» Text excerpt
Over 70,000 people around the world have cystic fibrosis (CF), one of the world's most common genetic diseases. Two copies of the mutated CFTR gene cause the disease; an affected individual usually inherits one copy from each parent. There are about 1,000 new cases diagnosed every year. The severity and symptoms of CF can vary widely and may depend on the type of mutation, but they're caused by dysfunction in a protein called CFTR. The protein normally moves salt out of cells to their surface and when it cannot, thick mucus builds up because there is no salt at the cell surface to attract water. Living with CF means dealing with the mucus, which can cause lung infections or disrupt nutrient absorption by the pancreas.
Some genetic technologies are aiming to treat the cause of CF - the genetic mutations. Researchers have now shown that the mutant CFTR gene can be repaired in an organoid model with a modified version of the CRISPR editing tool; the technique is called prime editing.
Organoids are mature versions of human organs that are created with the same cell types found in the human body and are self-assembling. In this work, organoids modeling the human intestine were used, and the researchers could generate both normal organoids and organoids that carried CFTR mutations that are found in patients.
CRISPR/Cas9 uses an enzyme that cuts DNA. One drawback of the method is that it can sometimes make cuts in the wrong genetic sequence. The study authors said that prime editing enabled them to add in normal copies of DNA without making other, so-called off-target cuts.
"In our study, prime editing proves to be a safer technique than the conventional CRISPR/Cas9. It can build in a new piece of DNA without causing damage elsewhere in the DNA. That makes the technique promising for application in patients," said first study author Maarten Geurts.
CFTR mutations lead to mucus-covered cells, and when these cells are exposed to a chemical called forskolin, they do not swell up like normal cells would when treated with forskolin. When the researchers exposed the prime-edited CF organoids to forskolin, they swelled. "That provided us with proof that our technique worked and replaced the mutated DNA," said Geurts.
More research will be needed to show that this approach would be safe and effective in the clinic. But it does take another step toward the goal of correcting CF mutations to cure the disease.
"New variants of CRISPR-Cas9, such as prime editing, can safely correct mutations without causing damage in other regions of the DNA. This will hopefully enable us to cure or even prevent genetic diseases in the future," Geurts added.
The work has been reported in a journal called Life Science Alliance, which was established in 2018 by EMBO Press, Rockefeller University Press, and Cold Spring Harbor Laboratory Press.

» Tasks and exercises
[A] According to the cystic fibrosis article, why does thick mucus build up on cells in people with the disease? Answer in one to three sentences.
[B] Answer these questions from the cystic fibrosis article, marking each answer the same way:
(i) About how many new cases of the disease are diagnosed every year?
(ii) Which human organ did the organoids in this work model?
(iii) What chemical were the prime-edited organoids exposed to in order to check whether they swelled?
The records are not needed for this work.

» Data to examine
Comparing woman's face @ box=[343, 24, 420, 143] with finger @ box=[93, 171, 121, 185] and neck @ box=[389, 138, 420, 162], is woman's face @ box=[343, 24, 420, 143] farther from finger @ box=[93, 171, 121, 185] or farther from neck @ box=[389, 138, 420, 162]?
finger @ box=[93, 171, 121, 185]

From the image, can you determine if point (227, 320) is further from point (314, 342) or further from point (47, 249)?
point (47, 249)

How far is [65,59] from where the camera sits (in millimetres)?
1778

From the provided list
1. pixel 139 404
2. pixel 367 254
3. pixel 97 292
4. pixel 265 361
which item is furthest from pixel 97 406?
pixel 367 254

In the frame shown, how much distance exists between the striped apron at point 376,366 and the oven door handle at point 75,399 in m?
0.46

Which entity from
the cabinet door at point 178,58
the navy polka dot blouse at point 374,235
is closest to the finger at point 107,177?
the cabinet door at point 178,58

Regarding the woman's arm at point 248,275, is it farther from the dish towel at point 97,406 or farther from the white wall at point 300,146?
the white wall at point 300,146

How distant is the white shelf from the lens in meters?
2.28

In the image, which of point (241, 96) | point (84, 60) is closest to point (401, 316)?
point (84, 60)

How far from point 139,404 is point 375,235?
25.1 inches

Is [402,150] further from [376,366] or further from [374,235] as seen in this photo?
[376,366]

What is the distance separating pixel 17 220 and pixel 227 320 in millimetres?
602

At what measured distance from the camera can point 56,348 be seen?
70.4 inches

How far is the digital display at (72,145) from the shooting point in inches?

» Task-by-task answers
[A] The CFTR protein normally moves salt out of cells to their surface. When it cannot, there is no salt at the cell surface to attract water, so thick mucus builds up.

[B]
(i) About 1,000.
(ii) The intestine.
(iii) Forskolin.